The Canine Freedom Center was carefully designed to provide the public with a truly humane way to raise family pets.  Our Cognitive Approach to basic dog education helps dog owners embrace the true grace found in loving the family dog.  We do not teach control, we cultivate a feeling of family between dogs and the people who adore them. 

The Canine Freedom Center was founded by Dog Trainer Derek Gignac, with the support of Applied Animal Behaviorist, Darwin Cole.

Derek Gignac was raised in Alberta, Canada, with roots in the Bonneville area.  Derek has had a life long love of animals with specials interests in canine conformation and genetics. He attended university in Edmonton, Alberta, and started working as a professional dog trainer in 2015.  Derek currently owns two dogs and shows them both in conformation. 

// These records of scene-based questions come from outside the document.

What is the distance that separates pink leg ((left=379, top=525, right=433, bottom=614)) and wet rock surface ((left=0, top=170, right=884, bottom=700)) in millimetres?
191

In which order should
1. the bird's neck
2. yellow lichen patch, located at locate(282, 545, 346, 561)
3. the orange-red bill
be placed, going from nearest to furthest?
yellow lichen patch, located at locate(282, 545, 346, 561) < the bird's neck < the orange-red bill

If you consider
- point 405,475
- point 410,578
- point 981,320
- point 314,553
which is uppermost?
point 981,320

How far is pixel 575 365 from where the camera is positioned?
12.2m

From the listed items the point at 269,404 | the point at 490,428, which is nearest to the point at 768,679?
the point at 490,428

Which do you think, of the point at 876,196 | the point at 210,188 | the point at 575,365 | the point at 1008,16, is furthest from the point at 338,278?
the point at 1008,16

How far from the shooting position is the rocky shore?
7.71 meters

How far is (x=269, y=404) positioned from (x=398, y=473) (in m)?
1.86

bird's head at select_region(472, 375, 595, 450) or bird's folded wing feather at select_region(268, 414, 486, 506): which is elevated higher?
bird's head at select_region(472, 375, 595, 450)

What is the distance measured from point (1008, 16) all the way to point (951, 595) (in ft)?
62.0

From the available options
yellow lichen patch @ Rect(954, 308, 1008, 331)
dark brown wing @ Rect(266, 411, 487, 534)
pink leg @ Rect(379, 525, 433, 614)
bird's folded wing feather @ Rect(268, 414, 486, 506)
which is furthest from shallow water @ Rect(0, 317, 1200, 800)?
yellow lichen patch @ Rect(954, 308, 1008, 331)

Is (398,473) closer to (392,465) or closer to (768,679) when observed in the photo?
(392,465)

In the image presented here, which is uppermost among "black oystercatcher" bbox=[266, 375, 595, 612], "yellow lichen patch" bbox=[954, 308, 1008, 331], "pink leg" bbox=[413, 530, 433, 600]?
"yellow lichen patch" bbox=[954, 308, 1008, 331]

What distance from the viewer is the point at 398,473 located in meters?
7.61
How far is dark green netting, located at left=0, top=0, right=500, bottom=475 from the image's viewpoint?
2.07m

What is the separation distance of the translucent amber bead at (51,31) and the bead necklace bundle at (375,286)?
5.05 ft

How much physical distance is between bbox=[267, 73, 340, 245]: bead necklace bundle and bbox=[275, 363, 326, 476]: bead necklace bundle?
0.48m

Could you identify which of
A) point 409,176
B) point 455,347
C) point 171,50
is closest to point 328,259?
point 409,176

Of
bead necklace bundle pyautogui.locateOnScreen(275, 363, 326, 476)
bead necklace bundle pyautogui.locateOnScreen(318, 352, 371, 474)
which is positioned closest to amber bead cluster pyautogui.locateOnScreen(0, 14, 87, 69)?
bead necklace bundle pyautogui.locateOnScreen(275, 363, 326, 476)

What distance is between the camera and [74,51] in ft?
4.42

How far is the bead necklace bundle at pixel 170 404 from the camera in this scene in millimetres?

Darwin Cole is a dog world historian, (retired Applied Animal Behaviourist), on a mission to study dog trainers and their methods.  He is a founding member of The Dogs We Love, a dog owner advocacy group that helps dog owners avoid fraud in the training industry, establish legislation to protect dog owners and award the world's best trainers for their outstanding achievements. Darwin has extensive experience working with the world's top trainers and is often employed to help professional dog trainers solve problems with their own dogs.  Darwin has lived an off-the-grid lifestyle for decades and has used his personal dogs to survive in Canada's most remote locations.  Darwin is a life long humanitarian who has traveled the world to help protect Dolphins, African Wild Dogs, and a host of other exploited spices.  Darwin lives a lifestyle where technology is minimized so he can enjoy unobstructed nature. He currently owns seven amazing dogs.